L’Île aux Cerfs est une petite île juste au large de la côte est de l’île Maurice, que l’on rejoint en hors-bord depuis le village de Trou d’Eau Douce, et elle a une réputation qui a failli nous en détourner. Les brochures la vendent à fond : parachute ascensionnel, bouées tractées, un parcours de golf de championnat, toute la machinerie du loisir tropical. Lia, qui a une allergie finement réglée aux loisirs organisés, a demandé à être convaincue. Je suis content qu’elle m’ait laissé gagner, car l’île se révèle bien meilleure que ne le comprennent ceux qui la vendent.
Le Lagon Qui Fait Honte aux Photographies
Ce que personne ne peut surestimer, c’est l’eau. Le lagon autour de l’Île aux Cerfs est protégé par un récif qui tient l’océan ouvert à distance, et le résultat est une nappe d’eau peu profonde aux bleus dégradés — jade pâle près du sable, virant à un turquoise qui semble retouché artificiellement et ne l’est pas. Nous avons marché depuis la plage principale jusqu’à ce que l’eau nous arrive à la taille à cent mètres du rivage, le sable ferme sous les pieds, de petits poissons nous ignorant avec une grande dignité.
J’ai vu beaucoup de plages célèbres désormais. La plupart sont belles. Quelques-unes vous font taire. Celle-ci était de la seconde sorte. Nous sommes restés debout dans les hauts-fonds chauds sans rien dire un bon moment, ce qui, venant de deux personnes qui commentent tout, est le plus grand éloge disponible.

Comment Éviter le Cirque
L’astuce, c’est la géographie. Les bateaux déposent tout le monde sur la même plage nord, où s’agglutinent les transats, les bars et les rabatteurs de jet-skis. Marchez quinze minutes le long du rivage dans un sens ou dans l’autre et la foule se réduit à presque rien. L’île est plus vaste et plus déserte que ne le réalisent les visiteurs d’un jour, avec des criques tranquilles adossées à des filaos dont les aiguilles tapissent le sable et dont l’ombre est le meilleur service gratuit de l’île.

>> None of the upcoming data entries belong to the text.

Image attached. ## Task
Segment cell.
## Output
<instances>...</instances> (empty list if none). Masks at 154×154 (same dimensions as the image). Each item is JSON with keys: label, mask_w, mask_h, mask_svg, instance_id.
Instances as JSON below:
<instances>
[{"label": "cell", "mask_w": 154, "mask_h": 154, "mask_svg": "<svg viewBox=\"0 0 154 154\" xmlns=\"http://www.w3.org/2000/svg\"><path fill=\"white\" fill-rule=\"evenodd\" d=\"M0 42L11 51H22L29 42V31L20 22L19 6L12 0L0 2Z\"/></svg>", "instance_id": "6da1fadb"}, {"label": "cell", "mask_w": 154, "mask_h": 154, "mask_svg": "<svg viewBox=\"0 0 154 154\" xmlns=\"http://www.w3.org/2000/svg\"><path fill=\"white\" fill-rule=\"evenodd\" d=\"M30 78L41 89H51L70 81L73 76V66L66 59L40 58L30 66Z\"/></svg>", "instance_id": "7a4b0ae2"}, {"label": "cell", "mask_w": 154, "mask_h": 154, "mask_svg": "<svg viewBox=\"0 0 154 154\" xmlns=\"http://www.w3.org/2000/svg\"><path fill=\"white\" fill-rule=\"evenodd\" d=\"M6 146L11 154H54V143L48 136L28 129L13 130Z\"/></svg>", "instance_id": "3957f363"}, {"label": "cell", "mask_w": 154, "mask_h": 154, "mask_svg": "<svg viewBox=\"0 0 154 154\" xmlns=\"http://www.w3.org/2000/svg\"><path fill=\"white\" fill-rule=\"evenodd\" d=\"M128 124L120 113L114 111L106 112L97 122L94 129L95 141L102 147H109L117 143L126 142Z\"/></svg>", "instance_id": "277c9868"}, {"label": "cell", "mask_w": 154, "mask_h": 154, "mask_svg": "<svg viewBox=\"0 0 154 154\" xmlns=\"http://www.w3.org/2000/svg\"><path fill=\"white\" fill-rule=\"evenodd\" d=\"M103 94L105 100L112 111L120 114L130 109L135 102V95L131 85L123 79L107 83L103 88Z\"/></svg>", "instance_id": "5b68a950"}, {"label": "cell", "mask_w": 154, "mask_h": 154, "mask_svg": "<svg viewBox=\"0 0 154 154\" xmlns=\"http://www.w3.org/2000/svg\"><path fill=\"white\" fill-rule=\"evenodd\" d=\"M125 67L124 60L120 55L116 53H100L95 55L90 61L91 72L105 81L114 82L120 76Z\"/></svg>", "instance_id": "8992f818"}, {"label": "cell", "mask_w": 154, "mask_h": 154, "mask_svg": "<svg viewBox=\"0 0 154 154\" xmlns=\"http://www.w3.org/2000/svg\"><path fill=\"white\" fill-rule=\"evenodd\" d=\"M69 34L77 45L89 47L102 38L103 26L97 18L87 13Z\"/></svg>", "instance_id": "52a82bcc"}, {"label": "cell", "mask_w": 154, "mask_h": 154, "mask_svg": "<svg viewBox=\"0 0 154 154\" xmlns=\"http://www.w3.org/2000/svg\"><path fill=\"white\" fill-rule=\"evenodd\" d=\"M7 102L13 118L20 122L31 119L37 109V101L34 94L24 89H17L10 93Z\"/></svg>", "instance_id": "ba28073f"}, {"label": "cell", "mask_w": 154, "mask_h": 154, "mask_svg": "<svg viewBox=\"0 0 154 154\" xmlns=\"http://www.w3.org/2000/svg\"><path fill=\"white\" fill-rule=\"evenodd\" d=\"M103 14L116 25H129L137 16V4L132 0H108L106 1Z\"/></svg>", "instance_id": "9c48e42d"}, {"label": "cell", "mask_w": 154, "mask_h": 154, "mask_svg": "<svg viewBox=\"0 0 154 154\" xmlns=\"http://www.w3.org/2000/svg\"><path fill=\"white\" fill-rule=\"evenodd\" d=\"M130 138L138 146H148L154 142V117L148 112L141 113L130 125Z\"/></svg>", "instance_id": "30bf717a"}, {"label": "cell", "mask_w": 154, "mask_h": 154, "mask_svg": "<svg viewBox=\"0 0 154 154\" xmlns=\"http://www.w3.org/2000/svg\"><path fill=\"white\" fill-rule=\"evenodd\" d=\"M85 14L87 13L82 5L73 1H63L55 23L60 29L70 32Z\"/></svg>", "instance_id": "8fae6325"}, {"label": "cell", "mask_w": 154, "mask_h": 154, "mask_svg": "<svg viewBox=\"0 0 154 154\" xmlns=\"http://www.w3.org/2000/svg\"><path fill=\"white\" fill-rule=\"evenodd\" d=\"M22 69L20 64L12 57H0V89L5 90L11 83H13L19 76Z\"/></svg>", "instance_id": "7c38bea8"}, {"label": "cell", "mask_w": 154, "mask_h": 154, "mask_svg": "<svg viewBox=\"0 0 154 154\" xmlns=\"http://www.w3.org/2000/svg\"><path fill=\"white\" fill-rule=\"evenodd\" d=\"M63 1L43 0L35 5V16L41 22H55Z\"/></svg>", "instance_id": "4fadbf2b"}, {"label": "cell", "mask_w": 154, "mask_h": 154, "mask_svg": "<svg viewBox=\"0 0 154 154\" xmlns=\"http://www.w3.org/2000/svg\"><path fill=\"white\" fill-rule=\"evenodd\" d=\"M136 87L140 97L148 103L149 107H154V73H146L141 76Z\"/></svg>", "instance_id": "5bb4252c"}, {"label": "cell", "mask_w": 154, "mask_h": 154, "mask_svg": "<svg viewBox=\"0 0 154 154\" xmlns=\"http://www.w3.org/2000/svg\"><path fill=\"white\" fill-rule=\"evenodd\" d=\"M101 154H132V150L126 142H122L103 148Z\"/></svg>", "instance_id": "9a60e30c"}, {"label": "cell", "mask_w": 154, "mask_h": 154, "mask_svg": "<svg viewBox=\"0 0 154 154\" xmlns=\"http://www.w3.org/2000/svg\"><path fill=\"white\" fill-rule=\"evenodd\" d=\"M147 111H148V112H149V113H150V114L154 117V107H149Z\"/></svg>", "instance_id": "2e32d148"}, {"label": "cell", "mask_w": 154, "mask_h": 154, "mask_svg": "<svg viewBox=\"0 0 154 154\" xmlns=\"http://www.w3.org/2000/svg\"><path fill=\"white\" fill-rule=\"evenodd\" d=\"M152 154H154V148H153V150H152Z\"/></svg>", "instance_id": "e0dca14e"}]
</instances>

Nous avons trouvé une portion du côté sud où il n’y avait personne, mangé les sandwichs que nous avions fait passer en douce devant les grills hors de prix, et nagé depuis une langue de sable déserte jusqu’à en avoir les doigts fripés. La cascade voisine si souvent photographiée — la Grande Rivière Sud-Est, techniquement sur l’île principale — est un détour en bateau qui en vaut la peine, bien qu’elle soit plutôt une série de cascades qu’une unique chute spectaculaire, et je soupçonne chaque visiteur d’en repartir un peu déçu et tout à fait peu disposé à l’admettre.
Un Verdict, à Contrecœur Positif
J’y suis allé prêt à être cynique et j’en suis revenu converti, avec la réserve précise que l’Île aux Cerfs récompense le visiteur qui refuse sa version par défaut. Prenez le bateau tôt, éloignez-vous du bruit, apportez votre propre déjeuner, et restez jusqu’à ce que les foules de l’après-midi refluent vers le continent. La dernière heure, l’île à moitié vide et la lumière virant à l’or sur ce lagon ridicule, est celle dont vous vous souviendrez vraiment.
Quand y aller : De mai à décembre offre l’eau du lagon la plus calme et la plus claire et le soleil le plus fiable sur la côte est. Attrapez les premiers bateaux vers neuf heures pour vous approprier un coin tranquille avant l’arrivée de la flottille de visiteurs en milieu de matinée.